Als Lehrperson haben wir mehrere Möglichkeiten wie wir hier reagieren. Sind wir etwas gefrustet über unsere Planung und ermahnen sie deshalb, die aufgegebenen Stücke nicht geübt zu haben? Vielleicht war es besonders wichtig, da sie diese am Konzert spielen soll, und sowieso sollte sie doch noch dieses oder jenes Thema bis Ende Schuljahr beherrschen. Wenn sie die Aufgaben nicht erledigt, erreichen wir das Ziel nicht. Und ausserdem ist das von ihr ausgesuchte Pop-Lied ein sehr einfaches mit simplem harmonischen Aufbau und eine repetitive melodische Linie in einer schlechten Youtube-Bearbeitung; nicht etwas, das als relevant für ihre musikalische Ausbildung betrachtet werden kann. Wir gehen nicht auf die Schülerin ein, legen das Lied zur Seite und arbeiten am vorgegebenen Plan weiter.

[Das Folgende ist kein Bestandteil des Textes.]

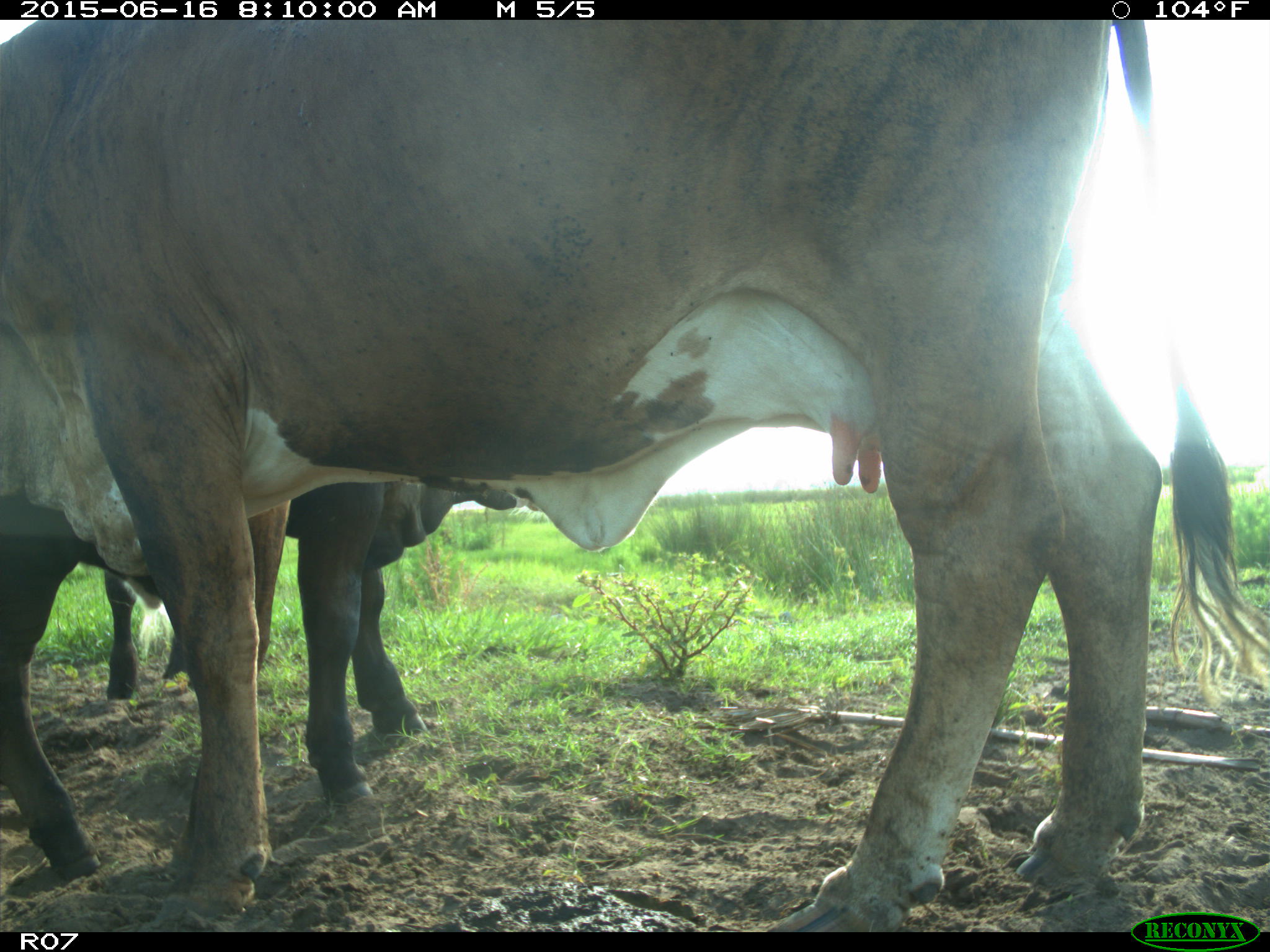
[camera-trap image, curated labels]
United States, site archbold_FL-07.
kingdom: Animalia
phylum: Chordata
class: Mammalia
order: Artiodactyla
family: Bovidae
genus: Bos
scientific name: Bos taurus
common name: domestic cow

Oder sind wir erfreut über die Eigeninitiative? Loben sie für das schnelle und selbständige Einüben dieses neuen Lieds und fragen, was sie denn an diesem Lied so fasziniert hat? Ob sie an einer bestimmten Stelle noch unsicher ist und Hilfe braucht? und ob sie vielleicht lieber dieses Lied am Konzert vorspielen möchte? Vielleicht können wir bei der technisch kniffligen Stelle gemeinsam eine Lösung finden und den Rhythmus einmal durchsprechen, vielleicht hören wir uns weitere instrumentale Fassungen des Lieds an und schauen, ob uns einige Elemente besser gefallen, die wir einbauen? Wir sind mitten im Prozess und der Plan fliegt aus dem Fenster.
Vom Weg abkommen
Beide Reaktionen sind berechtigt und absichtlich polarisierend dargestellt. Natürlich gibt es ein Spektrum an weiteren Möglichkeiten, die sich irgendwo dazwischen befinden. Doch zeigt diese Gegenüberstellung, dass es Momente gibt, wo wir die Motivation der Schülerinnen und Schüler mit der Anwendung der agilen Didaktik einfangen können. Sie eignet sich besonders für solche Unterrichtssituationen, denn so treten wir in Beziehung mit der Schülerin, die sich in ihrer Kompetenz gestärkt fühlt und bereit ist die nötige Arbeit zu leisten, um das Lied richtig zu beherrschen. Wir orientieren uns am Prozess, erzeugen Selbstwirksamkeit und machen Beziehungsarbeit. Demnach wäre es zu begrüssen, häufiger ähnliche Situation nicht nur entstehen zu lassen, sondern durch die Art unserer Unterrichtsplanung und Zielsetzung aktiv zu erwirken. Denn wünschen wir uns nicht alle solch’ motivierte Schülerinnen und Schüler? Und sind Schülerinnen und Schüler, die den eigenen Lernprozess aktiv gestalten nicht der Sinn der Sache?
Denkbar, dass dieses Konzept den meisten Instrumentallehrpersonen gar nicht so revolutionär neu erscheint, und von vielen bereits intuitiv umgesetzt wird. Die Auseinandersetzung damit bietet allerdings einerseits eine theoretische Begründung des Ansatzes und bestärkt uns als Lehrpersonen in unseren bereits erarbeiteten didaktischen Methoden. Andererseits führt sie uns das Vorrecht vor Augen, das wir als Instrumentallehrpersonen geniessen, unseren Schulalltag im freiwilligen Einzelunterricht mit viel Platz für Individualität, Kreativität und Improvisation zu gestalten, wo so vieles möglich ist, wenn wir offen und mutig sind uns auf Unbekanntes einzulassen und den Weg zum Ziel zu machen.
Literatur
Arn, Christof: Agile Hochschuldidaktik, Weinheim und Basel: Beltz Juventa, 2016.
Kantereit, Tim / Arn, Christof / MacKevett, Douglas u.w. (hrsg.): Agilität und Bildung, ein Reiseführer durch die Welt der Agilität, Karlsruhe: Visual Ink Publishing, 2021.